Explaining the continuous authority of the Brotherhood in universities, Dr. Mustafa Kamal Al-Sayyed, a famous political researcher in the Faculty of Political Science and Economics, said that today the Brotherhood is at the front of the political scene of the political street and consequently it is at front of the university scene.
Moreover, admitted political parties are banned [from working in universities] or its activities don’t target university students.
Consequently, the university is an empty theater for the Brotherhood with some weak attempts of the National Party.
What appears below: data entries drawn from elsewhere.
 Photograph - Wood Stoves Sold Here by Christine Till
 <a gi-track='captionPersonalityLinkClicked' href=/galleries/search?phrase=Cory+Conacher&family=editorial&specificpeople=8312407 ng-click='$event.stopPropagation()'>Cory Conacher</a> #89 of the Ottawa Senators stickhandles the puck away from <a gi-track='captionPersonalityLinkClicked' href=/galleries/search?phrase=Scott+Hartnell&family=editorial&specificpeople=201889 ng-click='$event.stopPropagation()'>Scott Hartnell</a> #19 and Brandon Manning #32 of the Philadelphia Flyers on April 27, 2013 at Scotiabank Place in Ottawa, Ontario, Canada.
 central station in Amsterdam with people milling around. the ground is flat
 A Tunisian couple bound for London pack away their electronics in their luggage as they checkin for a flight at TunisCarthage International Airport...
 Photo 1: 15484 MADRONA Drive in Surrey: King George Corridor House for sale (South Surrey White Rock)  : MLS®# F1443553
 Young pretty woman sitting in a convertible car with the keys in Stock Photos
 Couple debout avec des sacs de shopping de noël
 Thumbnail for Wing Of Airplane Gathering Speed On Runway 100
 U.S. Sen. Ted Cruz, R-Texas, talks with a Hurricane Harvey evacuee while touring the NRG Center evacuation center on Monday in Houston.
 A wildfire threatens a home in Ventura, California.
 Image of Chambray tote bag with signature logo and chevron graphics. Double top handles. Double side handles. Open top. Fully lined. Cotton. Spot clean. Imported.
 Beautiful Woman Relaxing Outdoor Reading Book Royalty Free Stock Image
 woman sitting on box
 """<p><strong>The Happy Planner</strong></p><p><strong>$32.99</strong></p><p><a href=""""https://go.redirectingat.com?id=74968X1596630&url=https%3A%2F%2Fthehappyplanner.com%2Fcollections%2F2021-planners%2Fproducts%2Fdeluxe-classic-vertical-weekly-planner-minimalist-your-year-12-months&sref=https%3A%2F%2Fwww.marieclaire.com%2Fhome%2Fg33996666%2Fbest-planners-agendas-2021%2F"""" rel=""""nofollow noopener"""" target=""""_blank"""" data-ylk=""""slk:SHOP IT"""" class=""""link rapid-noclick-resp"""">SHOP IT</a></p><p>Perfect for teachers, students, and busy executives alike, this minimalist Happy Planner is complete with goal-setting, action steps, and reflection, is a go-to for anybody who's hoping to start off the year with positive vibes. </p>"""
The third reason [for the authority of the Brotherhood in university], according to Dr. Mustafa, is that the Brotherhood is more capable, than political parties, of mobilizing people for the issues of the confrontation with the West. “The Brotherhood makes use of the anti-Israel atmosphere in mobilizing students for the benefit of the Brotherhood’s project in the first place,” Dr. Mustafa added.
Dr. Mustafa explained how far the Brotherhood is spread in universities. “The Brotherhood is active in many faculties like Dar Al-Ulum [House of science, a faculty that teaches Arabic language and literature], faculties of medicine, engineering sciences. Their numbers are small in the faculties of arts and economics. Their number is also relatively small in the faculty of law,” Dr. Mustafa added.
Dr. Mustafa believes that the reason for that is that students of Dar Al-Ulum usually come from provinces and humble segments [of society]. Such an environment fits for the cultivation of the Brotherhood’s ideologies.
In the faculties of engineering and medicine, students are frustrated because in spite of being the best students, their job opportunities are almost non-existent. In addition to the nature of their study, which is based on the imagination that there are easy solutions of social problems.
Dr. Mustafa concluded his analysis saying that the circumstances that led to the increasing authority of the Brotherhood in universities have not changed and as long as these circumstances last, the Brotherhood will remain at the front of the university scene.